Can creativity foster opportunities for learning? The educational community largely embraces the notion that creative expression is an important aspect of a student’s learning experience. We also know that exposure to the arts and arts-integrated instruction has positive educational benefits, especially for learners who have not succeeded in typical learning environments. To complement these lines of research, we set out to specifically examine the research evidence supporting interventions for creativity and their resulting academic outcomes. We reviewed the research literature with this question in mind. As we delved deeper, two specific issues became clear:
Creativity and the arts:
Creativity in schools is often exclusively associated with the arts. Although this is often the first home of creative expression in schools, it is clear that creativity can be expressed in academic domains beyond the arts, including in arenas not typically associated with creativity, like Science, Technology, Engineering, and Math (STEM) fields. Nevertheless, we observed that the dialogue around creativity in both research and educational circles tends to narrowly associate creativity with the arts. We feel it is important to broaden the discussion to include creative expression in diverse subject areas. The recent addition of the arts to STEM, culminating in a discussion of a STEAM focus, is a reflection of this challenge. On the one hand, it reflects the important role that the arts plays in a well-rounded math and science curriculum, but it once again relegates creativity to the arts, rather than seeing it as an integral part of a broader curriculum.

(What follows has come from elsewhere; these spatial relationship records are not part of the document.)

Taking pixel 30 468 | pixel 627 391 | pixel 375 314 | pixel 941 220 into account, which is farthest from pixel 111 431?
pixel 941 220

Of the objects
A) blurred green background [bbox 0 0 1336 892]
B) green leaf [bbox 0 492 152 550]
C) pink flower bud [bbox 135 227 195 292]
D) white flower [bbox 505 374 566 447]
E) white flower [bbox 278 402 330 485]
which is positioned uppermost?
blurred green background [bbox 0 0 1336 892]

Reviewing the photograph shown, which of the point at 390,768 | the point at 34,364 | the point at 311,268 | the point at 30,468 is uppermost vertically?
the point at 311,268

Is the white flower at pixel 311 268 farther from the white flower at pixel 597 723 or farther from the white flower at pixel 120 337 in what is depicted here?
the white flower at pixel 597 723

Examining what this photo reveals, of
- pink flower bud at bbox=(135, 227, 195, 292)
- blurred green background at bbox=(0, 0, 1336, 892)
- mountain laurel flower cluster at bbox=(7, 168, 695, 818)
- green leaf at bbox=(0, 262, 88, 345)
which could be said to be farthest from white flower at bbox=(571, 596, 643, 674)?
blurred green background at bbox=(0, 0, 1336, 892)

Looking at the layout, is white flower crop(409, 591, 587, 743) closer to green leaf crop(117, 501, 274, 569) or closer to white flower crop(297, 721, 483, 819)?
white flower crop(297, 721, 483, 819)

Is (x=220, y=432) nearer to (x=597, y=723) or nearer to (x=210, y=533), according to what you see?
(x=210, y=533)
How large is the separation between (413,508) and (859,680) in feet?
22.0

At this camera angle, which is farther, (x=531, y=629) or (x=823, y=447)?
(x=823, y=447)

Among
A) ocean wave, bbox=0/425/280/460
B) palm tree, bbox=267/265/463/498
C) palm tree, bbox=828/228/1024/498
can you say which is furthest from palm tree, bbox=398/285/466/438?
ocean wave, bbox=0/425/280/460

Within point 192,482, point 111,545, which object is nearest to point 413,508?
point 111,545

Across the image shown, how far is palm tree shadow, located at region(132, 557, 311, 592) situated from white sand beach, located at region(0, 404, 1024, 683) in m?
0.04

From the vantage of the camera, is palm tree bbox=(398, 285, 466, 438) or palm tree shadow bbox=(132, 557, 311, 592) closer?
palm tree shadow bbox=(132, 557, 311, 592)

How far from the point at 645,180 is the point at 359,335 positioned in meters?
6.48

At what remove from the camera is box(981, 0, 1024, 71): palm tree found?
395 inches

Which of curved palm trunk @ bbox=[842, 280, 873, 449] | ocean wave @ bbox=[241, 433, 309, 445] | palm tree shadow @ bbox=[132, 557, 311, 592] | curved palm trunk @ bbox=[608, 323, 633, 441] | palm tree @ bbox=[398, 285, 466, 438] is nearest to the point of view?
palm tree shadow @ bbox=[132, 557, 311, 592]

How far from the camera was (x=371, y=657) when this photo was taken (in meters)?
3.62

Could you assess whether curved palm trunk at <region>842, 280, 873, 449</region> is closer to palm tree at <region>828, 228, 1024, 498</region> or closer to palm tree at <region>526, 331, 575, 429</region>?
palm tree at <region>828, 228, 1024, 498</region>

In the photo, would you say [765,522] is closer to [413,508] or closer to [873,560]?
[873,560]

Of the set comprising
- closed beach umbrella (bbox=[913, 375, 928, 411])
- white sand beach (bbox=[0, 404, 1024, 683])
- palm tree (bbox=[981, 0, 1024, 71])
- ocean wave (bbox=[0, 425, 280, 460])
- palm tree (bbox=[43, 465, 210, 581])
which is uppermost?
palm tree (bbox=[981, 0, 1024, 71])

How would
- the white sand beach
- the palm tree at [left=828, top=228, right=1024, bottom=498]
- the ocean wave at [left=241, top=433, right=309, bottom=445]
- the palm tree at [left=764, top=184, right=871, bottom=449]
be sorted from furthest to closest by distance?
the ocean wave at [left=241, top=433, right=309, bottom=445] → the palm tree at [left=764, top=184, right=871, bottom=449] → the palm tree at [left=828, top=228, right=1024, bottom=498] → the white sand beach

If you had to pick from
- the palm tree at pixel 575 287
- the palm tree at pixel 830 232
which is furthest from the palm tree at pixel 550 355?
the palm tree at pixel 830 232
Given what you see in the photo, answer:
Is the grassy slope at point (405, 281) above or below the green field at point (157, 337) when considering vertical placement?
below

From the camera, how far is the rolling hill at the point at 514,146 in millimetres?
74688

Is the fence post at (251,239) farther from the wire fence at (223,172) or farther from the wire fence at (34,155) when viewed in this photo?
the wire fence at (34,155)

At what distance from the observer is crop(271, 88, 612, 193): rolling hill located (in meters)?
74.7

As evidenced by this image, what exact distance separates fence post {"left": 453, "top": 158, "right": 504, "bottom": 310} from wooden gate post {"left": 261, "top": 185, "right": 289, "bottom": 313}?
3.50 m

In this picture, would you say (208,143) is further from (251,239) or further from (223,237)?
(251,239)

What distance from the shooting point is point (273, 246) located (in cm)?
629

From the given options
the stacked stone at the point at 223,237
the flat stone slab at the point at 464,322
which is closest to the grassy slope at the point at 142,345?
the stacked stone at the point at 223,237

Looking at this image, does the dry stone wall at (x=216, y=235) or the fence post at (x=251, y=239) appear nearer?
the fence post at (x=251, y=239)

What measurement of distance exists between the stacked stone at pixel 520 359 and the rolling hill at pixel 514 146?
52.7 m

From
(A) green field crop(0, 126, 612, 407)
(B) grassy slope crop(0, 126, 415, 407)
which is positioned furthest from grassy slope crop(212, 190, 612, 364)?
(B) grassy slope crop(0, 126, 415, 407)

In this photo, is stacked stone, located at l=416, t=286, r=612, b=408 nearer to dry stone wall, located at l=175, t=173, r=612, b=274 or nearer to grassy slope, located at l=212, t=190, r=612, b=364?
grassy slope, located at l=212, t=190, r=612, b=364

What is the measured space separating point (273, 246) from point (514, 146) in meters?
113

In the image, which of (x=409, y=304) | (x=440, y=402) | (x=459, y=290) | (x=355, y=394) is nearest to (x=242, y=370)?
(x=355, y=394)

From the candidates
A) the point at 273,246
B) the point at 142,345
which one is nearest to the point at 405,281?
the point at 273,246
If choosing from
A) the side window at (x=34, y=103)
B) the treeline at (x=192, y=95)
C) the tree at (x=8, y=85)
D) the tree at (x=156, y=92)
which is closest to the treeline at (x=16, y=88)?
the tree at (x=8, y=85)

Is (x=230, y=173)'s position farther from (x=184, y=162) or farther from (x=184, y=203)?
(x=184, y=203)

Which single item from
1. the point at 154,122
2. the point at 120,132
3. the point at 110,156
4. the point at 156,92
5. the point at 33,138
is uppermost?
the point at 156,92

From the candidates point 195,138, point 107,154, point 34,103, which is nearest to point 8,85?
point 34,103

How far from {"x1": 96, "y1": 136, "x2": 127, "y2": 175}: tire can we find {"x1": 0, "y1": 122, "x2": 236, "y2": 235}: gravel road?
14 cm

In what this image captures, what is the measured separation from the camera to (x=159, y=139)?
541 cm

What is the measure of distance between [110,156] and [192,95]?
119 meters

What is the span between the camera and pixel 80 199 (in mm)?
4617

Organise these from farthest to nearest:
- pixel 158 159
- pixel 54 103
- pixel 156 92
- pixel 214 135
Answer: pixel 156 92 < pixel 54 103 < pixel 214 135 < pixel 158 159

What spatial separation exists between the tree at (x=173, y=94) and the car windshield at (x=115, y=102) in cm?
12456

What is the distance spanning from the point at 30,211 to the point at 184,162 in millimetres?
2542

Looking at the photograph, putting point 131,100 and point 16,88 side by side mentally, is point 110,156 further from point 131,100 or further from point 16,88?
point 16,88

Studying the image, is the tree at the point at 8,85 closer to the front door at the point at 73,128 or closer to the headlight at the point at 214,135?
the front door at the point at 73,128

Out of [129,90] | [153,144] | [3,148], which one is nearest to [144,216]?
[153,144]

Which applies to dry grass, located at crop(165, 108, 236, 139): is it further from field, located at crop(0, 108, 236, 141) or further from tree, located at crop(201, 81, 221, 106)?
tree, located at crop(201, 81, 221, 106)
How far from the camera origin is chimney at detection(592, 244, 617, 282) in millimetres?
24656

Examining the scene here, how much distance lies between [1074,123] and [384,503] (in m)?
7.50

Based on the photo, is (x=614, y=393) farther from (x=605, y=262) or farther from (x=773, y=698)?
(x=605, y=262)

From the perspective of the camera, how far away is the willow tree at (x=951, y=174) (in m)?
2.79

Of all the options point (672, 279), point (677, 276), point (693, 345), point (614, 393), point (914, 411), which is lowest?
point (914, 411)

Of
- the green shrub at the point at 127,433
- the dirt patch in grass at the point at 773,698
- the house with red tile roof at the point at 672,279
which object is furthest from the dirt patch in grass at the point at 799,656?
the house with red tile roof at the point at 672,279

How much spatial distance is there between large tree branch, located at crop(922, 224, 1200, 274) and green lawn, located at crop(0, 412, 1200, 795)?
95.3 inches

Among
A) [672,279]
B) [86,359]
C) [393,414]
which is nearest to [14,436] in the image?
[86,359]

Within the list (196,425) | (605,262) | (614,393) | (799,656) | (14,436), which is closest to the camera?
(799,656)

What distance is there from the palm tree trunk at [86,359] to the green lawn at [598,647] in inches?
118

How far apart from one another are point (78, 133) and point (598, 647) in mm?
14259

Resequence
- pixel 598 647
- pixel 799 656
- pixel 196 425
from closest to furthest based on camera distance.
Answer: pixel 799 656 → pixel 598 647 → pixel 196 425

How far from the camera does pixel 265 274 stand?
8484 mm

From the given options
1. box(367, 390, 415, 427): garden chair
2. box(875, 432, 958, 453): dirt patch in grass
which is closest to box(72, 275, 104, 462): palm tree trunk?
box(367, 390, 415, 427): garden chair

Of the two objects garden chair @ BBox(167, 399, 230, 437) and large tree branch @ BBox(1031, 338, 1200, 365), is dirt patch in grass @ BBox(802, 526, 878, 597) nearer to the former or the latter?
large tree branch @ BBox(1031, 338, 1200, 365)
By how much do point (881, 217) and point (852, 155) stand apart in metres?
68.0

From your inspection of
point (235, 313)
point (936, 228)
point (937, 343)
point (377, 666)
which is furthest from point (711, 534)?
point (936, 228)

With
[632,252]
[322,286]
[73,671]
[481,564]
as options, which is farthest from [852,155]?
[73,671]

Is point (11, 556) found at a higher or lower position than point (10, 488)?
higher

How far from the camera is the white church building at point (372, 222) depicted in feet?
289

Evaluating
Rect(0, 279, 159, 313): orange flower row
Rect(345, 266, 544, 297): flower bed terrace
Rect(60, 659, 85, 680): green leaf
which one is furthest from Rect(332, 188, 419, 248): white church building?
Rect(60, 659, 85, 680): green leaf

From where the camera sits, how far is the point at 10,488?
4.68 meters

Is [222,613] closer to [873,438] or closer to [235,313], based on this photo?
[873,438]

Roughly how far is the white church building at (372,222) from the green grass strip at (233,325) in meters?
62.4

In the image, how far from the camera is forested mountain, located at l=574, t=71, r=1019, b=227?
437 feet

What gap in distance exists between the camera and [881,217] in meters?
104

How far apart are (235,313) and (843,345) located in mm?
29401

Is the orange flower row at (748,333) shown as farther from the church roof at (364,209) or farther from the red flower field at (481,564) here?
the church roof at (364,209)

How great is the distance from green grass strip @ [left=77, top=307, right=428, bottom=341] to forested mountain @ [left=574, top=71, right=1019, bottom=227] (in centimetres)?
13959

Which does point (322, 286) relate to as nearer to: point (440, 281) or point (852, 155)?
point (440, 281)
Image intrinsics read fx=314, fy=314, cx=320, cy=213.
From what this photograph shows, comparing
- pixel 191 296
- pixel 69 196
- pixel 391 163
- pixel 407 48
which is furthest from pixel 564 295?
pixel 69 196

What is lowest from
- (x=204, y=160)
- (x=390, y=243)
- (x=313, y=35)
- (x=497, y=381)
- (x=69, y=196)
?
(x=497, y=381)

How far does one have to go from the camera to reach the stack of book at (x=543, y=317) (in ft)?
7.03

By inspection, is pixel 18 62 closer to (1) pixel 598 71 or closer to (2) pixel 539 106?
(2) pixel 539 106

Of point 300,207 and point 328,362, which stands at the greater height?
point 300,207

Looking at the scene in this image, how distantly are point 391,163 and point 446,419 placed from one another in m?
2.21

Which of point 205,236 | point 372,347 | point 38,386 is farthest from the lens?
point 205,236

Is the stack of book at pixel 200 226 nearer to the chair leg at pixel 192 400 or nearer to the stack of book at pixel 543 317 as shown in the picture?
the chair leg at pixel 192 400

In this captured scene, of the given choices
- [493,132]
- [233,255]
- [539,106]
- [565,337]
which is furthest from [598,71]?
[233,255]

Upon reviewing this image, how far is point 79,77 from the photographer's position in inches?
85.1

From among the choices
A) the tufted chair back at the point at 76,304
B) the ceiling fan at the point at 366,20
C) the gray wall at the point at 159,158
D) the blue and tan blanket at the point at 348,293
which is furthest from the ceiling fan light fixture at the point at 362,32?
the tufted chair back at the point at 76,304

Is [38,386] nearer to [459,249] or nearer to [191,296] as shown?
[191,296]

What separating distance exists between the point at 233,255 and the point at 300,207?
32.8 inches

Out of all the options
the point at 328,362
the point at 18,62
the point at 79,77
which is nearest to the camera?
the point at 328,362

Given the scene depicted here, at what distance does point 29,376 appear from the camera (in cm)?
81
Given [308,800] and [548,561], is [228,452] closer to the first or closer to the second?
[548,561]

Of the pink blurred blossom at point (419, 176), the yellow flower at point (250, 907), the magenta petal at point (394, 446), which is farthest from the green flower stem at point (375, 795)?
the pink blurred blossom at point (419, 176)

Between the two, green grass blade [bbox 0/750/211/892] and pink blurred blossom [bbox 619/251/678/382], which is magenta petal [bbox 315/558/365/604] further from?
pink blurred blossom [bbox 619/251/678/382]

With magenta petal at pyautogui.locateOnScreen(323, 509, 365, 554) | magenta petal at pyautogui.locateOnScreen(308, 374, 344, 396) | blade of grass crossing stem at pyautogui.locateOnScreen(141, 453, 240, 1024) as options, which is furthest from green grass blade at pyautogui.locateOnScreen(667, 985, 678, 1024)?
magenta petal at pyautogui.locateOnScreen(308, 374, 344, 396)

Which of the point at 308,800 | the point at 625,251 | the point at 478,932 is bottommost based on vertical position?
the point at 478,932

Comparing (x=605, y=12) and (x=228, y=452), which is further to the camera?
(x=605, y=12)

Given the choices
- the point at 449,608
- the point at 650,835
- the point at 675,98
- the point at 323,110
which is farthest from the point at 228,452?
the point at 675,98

We conducted several literature searches trying to identify studies that examined interventions for creativity and resulting academic outcomes. These searches emphasized the well-documented benefits of arts-integrated instruction. However, just because a student is learning in an arts-integrated environment does not necessarily mean that creativity is being fostered, and vice versa, so this literature is relevant to our question but cannot directly answer it. The second literature we encountered was regarding the positive association of arts training (i.e., music, art, drama) with higher academic performance. Currently, research has begun to establish a correlation between arts training and academic achievement, but more rigorous experimental designs are needed to support a causal relationship. For instance, it remains unclear whether the same factors that lead a child to excel in academics (i.e., motivation, interest, ability) also leads them to be interested in the arts or if their training in the arts actually promotes academic achievement. This is an important unanswered question for the field. Like the arts-integration literature mentioned above, this arts training literature is also relevant to our question but cannot directly answer it. Because arts training involves many components in addition to creativity (i.e., practice, diligence, commitment), this literature cannot isolate the impact of creativity on academic achievement. Thus, our focused question examining creativity and academic benefits is partially, but not fully, answered by these two lines of research on arts-integration and arts training. In fact, we discovered that there is very little research addressing our specific question: does fostering a child’s creativity in school lead to measurable gains in academic achievement? This is clearly an important, and understudied question. Based on the arts-integration and arts training literatures, we hypothesize that methods to promote creativity would yield benefits in many academic domains. However, for now, we note the need for further research in this important area.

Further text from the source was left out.